Steven Hoffenberg operated a Ponzi scheme that bilked investors out of $475 million. He rationalized his behavior by saying, “When the responsibility is there and you have to meet budgetary numbers, you can forget about morals. When you’re a CEO doing a Ponzi, you have to put your life in different boxes. You don’t have a choice.” (See Soltes’ book, “Why They Do it: Inside the Mind of the White-Collar Criminal,” page 272.)

‘Social proof’ diffuses personal responsibility

Fraudsters commonly frame frauds or unethical acts in the context of “everyone else is doing it,” as we see in Fastow’s opening quotes. When they perceive that other people are engaging in certain behaviors, especially those who are considered “in-group members” or “in-group leaders,” they default to following the example.

These fraudsters use this powerful rationalization behavior, often called “social proof,” to diffuse personal responsibility through the perceived communal actions of others. (See Influence: The Psychology of Persuasion, page 118, by Robert B. Cialdini, 2006, Harper Business.) Fraudsters don’t have to have personal knowledge that someone is behaving in this matter but rather believe that others, who they perceive as in-group leaders and members, are doing the same thing.

### Problem details
Answer these questions about the excerpt on fraud rationalization:
(a) How much money did Steven Hoffenberg's Ponzi scheme take from investors?
(b) What name is often given to the rationalization that "everyone else is doing it"?
(c) Who wrote "Influence: The Psychology of Persuasion"?
The rows after this excerpt on fraud rationalization are unrelated material.

### Given information

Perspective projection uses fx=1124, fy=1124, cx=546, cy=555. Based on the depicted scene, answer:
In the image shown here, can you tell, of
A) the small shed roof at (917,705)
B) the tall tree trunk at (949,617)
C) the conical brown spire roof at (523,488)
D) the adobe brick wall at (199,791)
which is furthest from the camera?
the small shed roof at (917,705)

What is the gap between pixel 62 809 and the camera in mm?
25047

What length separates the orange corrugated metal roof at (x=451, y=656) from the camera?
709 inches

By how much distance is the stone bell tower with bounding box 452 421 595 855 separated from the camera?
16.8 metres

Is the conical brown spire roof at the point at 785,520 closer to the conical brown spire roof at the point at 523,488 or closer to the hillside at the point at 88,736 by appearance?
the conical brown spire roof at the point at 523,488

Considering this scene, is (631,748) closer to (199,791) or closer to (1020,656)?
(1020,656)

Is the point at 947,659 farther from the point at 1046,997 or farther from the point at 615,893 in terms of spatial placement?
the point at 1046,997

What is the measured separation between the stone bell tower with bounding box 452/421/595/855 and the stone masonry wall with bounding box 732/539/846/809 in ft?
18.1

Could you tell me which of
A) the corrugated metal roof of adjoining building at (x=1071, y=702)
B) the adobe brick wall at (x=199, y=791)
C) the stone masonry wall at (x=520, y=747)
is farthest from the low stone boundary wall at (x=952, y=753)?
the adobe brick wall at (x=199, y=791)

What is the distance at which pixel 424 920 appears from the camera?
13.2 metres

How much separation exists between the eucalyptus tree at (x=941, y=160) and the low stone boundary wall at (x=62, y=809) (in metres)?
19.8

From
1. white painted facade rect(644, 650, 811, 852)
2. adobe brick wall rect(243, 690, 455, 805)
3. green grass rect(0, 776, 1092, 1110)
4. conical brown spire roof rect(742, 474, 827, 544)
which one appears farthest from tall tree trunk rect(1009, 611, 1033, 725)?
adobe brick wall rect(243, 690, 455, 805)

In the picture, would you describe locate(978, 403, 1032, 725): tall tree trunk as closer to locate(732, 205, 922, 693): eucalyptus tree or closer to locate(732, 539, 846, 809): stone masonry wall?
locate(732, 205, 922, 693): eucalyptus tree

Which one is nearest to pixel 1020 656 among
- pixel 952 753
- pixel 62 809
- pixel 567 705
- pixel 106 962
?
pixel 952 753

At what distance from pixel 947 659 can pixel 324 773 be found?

### Task answer
(a) $475 million
(b) Social proof
(c) Robert B. Cialdini